It's a surprisingly vibrant movement.
Celia Hatton, the BBC's Asia-Pacific regional editor.
Now, if you missed any of the live editions of the programme this week,
of course, you can catch up via BBC Sounds.
Mary Berry made a limoncello, as I've learnt to call it,
trifle on Tuesday's edition
of the show. We also learned there about ketamine. If you have teenagers in your family, you might
well be interested in that conversation. And also included in Tuesday's show actually was
a gynaecologist, loosely a feature in which we ask people to ask a gynaecologist anything they
liked. And we got some interesting questions. So if you want to revisit that,
that was Tuesday's programme this week. Now, as a Maasai child in Kenya, Nais Nelente Lingete refused to have her culture's ritualised female genital mutilation. And she's gone on to work
with Amref Health Africa, an organisation based in Nairobi. For the last decade, it has been trying to change
attitudes in the Maasai communities in Kenya and in Tanzania, and it claims to have stopped an
estimated 17,000 girls from being cut. NICE told me how she'd escaped FGM.
When I was eight years old, my circumcision was organized for me and my sister, who was two years older than me.
She was ten and I was eight.
But because I've been seeing other girls undergoing female circumcision in my village,
that's why I really say this is not something I wanted to do because I wanted to continue with my education.

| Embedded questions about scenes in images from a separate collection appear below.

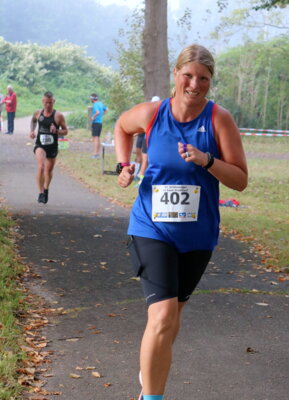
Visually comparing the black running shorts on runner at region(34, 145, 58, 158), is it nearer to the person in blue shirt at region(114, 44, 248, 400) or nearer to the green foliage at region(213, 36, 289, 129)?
the person in blue shirt at region(114, 44, 248, 400)

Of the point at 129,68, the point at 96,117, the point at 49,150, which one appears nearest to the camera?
the point at 49,150

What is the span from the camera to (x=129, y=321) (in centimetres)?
681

But it was not easy because, you know, it was a must for every girl to undergo female circumcision.
This is a rite of passage from girlhood to womanhood.

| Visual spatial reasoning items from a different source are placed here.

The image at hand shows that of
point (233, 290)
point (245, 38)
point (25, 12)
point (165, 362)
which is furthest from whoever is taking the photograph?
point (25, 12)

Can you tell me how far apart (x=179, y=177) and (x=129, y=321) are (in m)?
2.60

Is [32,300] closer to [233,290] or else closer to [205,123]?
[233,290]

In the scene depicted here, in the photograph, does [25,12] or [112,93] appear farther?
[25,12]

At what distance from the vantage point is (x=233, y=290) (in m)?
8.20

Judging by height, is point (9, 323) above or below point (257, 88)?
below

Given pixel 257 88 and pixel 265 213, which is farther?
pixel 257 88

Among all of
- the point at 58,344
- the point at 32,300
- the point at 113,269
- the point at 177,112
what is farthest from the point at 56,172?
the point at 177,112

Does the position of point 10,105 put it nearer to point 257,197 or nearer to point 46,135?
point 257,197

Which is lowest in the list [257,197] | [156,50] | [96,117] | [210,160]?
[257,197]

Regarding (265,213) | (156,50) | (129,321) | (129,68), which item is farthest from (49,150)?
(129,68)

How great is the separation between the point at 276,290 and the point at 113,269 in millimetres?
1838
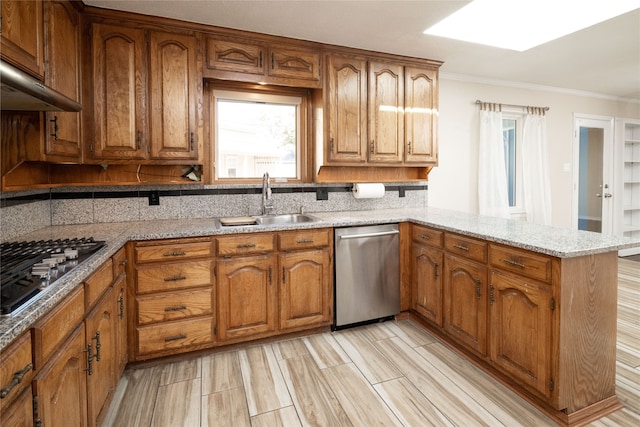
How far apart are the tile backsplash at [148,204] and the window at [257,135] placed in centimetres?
18

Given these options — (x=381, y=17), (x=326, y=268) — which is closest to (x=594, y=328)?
(x=326, y=268)

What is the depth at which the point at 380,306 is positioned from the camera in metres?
2.87

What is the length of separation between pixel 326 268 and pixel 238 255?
0.69 m

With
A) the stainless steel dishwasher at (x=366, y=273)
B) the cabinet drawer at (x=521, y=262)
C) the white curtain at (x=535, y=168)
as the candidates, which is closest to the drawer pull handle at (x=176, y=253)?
the stainless steel dishwasher at (x=366, y=273)

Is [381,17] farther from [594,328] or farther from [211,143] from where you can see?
[594,328]

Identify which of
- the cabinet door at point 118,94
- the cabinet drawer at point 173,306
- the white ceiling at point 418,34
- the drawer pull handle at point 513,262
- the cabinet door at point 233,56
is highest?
the white ceiling at point 418,34

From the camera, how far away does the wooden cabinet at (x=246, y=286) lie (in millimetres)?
2414

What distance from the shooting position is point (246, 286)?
2.48 metres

So when I was eight, our circumcision ceremony was planned by my uncle together with her three daughters.
And we woke up at 4 a.m. because that's when you're supposed to wake up and shower with cold water.

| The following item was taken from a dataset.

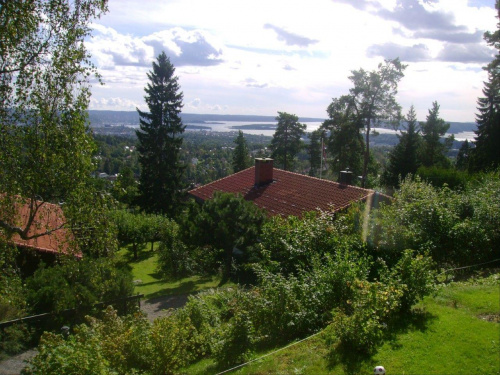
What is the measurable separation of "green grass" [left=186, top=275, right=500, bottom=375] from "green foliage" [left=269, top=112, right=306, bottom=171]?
37483 mm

The cold water now is supposed to work as anesthesia.
Because remember, they're not giving you an injection.
And that means you're not allowed to cry or even move your body.
If you do that, you're called a coward or there's no man from that community who is going to marry you.
So we had already planned together with my sister on how we are going to run away.
So after showering with the cold water, we went outside our uncle's homestead and we climbed a tree. You know, I climbed first and then with the support of my sister, she climbed.
And then it was again very early in the morning.
There was dark. We couldn't go down.
So we had to wait until there was light.
And when there was light, we came down. We went to wait until there was light and when there was light we came down we
went to our mother sister's place and later on when they found that we were there we were beaten
and threatened so we had to promise that next time we'll not run away but we'll proceed with the cut
we went back to school closed our schools and our circumcision ceremony was planned again
and we woke up the same time and this time around I told my sister
we need to run away because that's the only way we can get our education but she said nice we can't
be running away every time the other time we were beaten maybe this time they'll do something worse
to us and because I'm two years older than you let me stay and I will not tell anyone so you can just go to the same tree.
So my sister was not lucky.
She got circumcised at the age of 10 and later married.
And why I'm doing the work I'm doing right now is because she sacrificed herself
so that I be left out so that I don't undergo the cut.
And from that tree, I didn't go to my mother's sister's place.
I went to school.
I stayed there.
And later on, I went to my grandfather.
And I talked to him and I told him I'm still young
so that I can have time to continue with my education.
But later on, I came and I talked to him and he agreed to support me.
And he called my uncles and he said that I'd be left alone.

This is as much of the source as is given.